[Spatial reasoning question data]

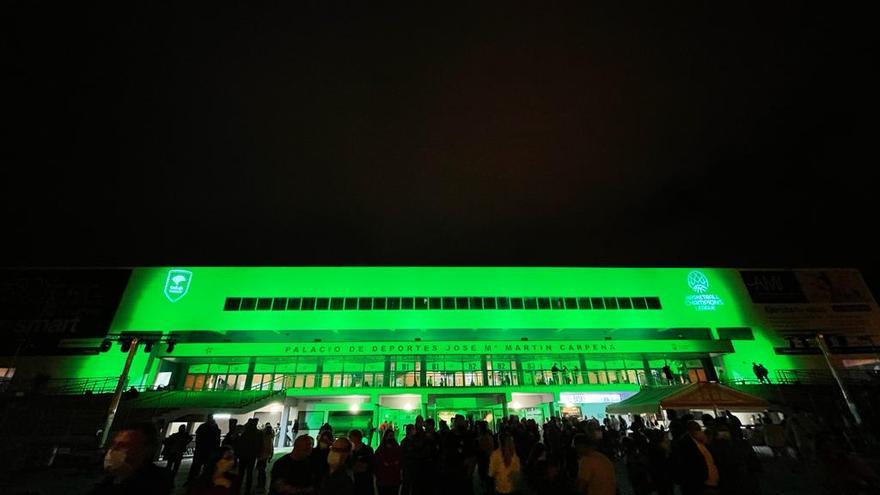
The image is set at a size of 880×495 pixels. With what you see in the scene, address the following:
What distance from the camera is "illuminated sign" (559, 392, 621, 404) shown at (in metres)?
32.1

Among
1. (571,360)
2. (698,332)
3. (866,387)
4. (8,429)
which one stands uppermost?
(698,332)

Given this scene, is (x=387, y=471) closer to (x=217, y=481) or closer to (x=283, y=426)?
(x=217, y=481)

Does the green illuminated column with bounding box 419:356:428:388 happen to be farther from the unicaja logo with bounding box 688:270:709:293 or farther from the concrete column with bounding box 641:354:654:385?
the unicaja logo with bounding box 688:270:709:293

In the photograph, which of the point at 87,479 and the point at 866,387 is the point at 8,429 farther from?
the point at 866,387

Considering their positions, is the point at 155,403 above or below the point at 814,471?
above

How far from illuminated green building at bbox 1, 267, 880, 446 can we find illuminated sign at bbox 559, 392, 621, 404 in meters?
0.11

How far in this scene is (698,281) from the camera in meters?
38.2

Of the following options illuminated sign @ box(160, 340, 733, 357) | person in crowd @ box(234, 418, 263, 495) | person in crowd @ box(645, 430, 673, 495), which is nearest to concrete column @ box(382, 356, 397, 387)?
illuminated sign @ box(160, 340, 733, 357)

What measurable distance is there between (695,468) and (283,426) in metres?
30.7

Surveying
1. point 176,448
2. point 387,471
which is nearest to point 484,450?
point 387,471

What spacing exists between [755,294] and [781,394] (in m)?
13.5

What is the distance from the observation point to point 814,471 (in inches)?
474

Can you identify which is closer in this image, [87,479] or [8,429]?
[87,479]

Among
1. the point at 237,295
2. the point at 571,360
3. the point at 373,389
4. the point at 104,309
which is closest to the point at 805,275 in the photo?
---
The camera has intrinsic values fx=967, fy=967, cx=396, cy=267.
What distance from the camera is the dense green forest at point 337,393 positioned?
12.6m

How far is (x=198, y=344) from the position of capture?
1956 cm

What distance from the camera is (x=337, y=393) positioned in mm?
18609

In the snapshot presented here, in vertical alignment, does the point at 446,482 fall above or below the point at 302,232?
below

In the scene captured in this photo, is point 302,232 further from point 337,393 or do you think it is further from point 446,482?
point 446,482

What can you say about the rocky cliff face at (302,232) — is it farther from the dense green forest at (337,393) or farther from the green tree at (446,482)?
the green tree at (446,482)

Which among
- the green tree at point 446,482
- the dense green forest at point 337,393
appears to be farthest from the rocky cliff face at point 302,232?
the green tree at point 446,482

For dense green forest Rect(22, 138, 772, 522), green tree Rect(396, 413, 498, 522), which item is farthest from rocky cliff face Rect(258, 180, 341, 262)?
...
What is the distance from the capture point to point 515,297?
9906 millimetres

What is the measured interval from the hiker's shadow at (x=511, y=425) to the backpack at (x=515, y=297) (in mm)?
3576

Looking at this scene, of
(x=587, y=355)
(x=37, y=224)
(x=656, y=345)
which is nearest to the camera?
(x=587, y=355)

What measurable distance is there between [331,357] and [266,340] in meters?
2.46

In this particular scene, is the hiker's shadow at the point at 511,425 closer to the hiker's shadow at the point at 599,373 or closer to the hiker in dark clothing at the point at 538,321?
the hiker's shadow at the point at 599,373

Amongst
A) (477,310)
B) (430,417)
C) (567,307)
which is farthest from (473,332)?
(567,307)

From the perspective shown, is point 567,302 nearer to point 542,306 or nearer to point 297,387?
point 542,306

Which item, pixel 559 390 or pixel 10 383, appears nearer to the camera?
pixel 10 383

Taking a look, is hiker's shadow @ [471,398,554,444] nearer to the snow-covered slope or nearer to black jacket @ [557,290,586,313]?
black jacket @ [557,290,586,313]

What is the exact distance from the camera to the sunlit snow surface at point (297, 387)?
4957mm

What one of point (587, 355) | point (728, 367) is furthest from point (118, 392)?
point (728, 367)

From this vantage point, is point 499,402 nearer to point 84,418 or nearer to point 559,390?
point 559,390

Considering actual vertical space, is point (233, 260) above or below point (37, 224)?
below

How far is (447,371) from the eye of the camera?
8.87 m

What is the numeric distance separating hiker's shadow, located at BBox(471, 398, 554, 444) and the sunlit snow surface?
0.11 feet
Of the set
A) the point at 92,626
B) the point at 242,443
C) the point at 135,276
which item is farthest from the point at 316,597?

Task statement.
Return the items from the line with "Of the following" to the line with "which is closest" with no changes, including both of those lines.

Exercise output.
Of the following options illuminated sign @ box(160, 340, 733, 357) | person in crowd @ box(234, 418, 263, 495) | person in crowd @ box(645, 430, 673, 495), which is nearest to concrete column @ box(382, 356, 397, 387)?
illuminated sign @ box(160, 340, 733, 357)

What measurable distance is there between (695,468) and (283,426) in metres?
30.7

Surveying
1. point 176,448
2. point 387,471
which is nearest to point 484,450?
point 387,471

What spacing exists between [755,294] and [781,394] (in m)?
13.5

What is the distance from the observation point to point 814,471 (in inches)?
474

Can you identify which is closer in this image, [87,479] or [8,429]?
[87,479]

Among
1. the point at 237,295
2. the point at 571,360
3. the point at 373,389
4. the point at 104,309
which is closest to the point at 805,275 in the photo?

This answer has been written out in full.